Andrea PirloThe Architect’s Perspective
Born in Flero, Italy, on 19th May 1979, Andre Pirlo, nicknamed l'architetto (‘the architect’), is a living legend of Italian football. One of the most iconic and cultured playmakers of recent generations, he has enjoyed a football renaissance in the twilight of his career.
Having served as an integral part of AC Milan’s midfield for over decade, he began to feel that he was becoming surplus to requirements. It was mutually agreed that his contract would not be renewed, and on 14 May 2011, he made his last appearance for the Rossoneri.
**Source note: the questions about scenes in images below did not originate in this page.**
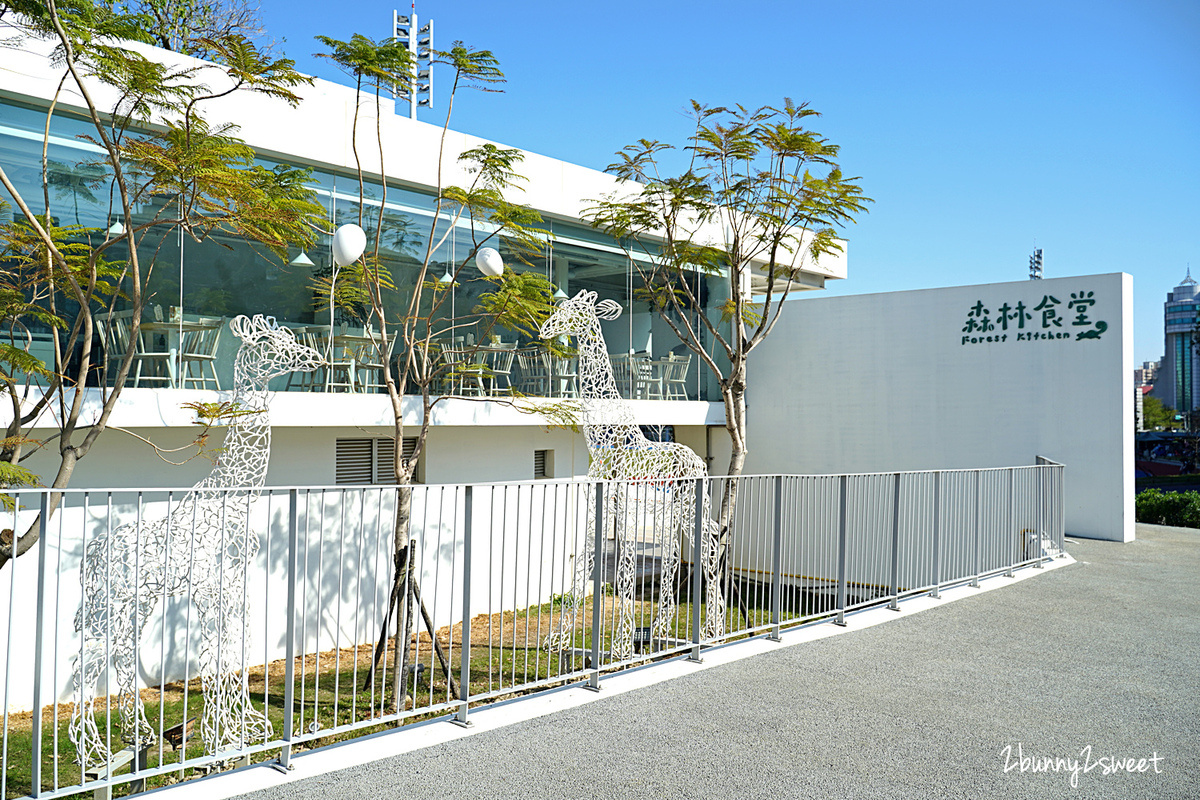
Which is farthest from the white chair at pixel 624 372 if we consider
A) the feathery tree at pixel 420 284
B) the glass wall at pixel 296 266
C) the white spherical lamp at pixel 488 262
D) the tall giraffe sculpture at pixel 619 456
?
the tall giraffe sculpture at pixel 619 456

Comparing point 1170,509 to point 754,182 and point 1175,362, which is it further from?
point 1175,362

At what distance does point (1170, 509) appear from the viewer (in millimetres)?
17141

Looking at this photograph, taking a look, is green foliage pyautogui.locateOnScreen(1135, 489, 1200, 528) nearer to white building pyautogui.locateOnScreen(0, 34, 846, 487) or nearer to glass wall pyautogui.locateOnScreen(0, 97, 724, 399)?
white building pyautogui.locateOnScreen(0, 34, 846, 487)

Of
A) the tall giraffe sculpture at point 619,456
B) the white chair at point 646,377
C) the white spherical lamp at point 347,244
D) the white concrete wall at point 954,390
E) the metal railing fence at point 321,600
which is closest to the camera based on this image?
the metal railing fence at point 321,600

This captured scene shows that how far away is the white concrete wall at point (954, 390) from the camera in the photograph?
1453cm

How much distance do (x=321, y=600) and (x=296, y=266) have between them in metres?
4.22

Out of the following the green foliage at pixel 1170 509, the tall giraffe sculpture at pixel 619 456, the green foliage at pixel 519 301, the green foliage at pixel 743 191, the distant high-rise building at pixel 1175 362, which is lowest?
the green foliage at pixel 1170 509

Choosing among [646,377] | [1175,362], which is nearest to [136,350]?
[646,377]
In the same year that he left Milan, Pirlo agreed to join Juventus as a free agent. Despite being 32, the old maestro became a leader of the glorious 'La Vecchia Signora' squad, and has won the Scudetto twice since his move to Turin.
One of the key aspects of his game has been his incredible vision and exquisite creativity, which allows him to read and see the game in ways that most fail. His sharp, acute perspective allows him to envision and execute passing moves that can easily bend and reshape opposing team formations – be it a simple sidestep a 180 degree turn or an immaculate pass.
Pirlo helped Italy reached the final of the European Championships in 2012, where they eventually lost out to Spain. His performances, especially the game against England in the quarter final, drew many plaudits, and he was promptly hailed as one of the finest midfielders in the world.
With over 100 appearances for his country, a feat achieved only by Dino Zoff, Gianluigi Buffon, Paolo Maldini and Fabio Cannavaro; he recently announced that he will be retiring from international football after the Brazil 2014 World Cup finals. Only time will tell if he can lead the blue of La Squadra to a fifth World Cup victory in his final campaign.
Andrea Pirlo comes from a time when football was still lauded as an art form, a man who loves football and everything it encompasses. He is a great example for younger generations, and deserves to be remembered for years to come as one of the games' greats.
“Pirlo doesn’t just kick the ball. He caresses it. He makes slow, sensual and really emotional love to it.”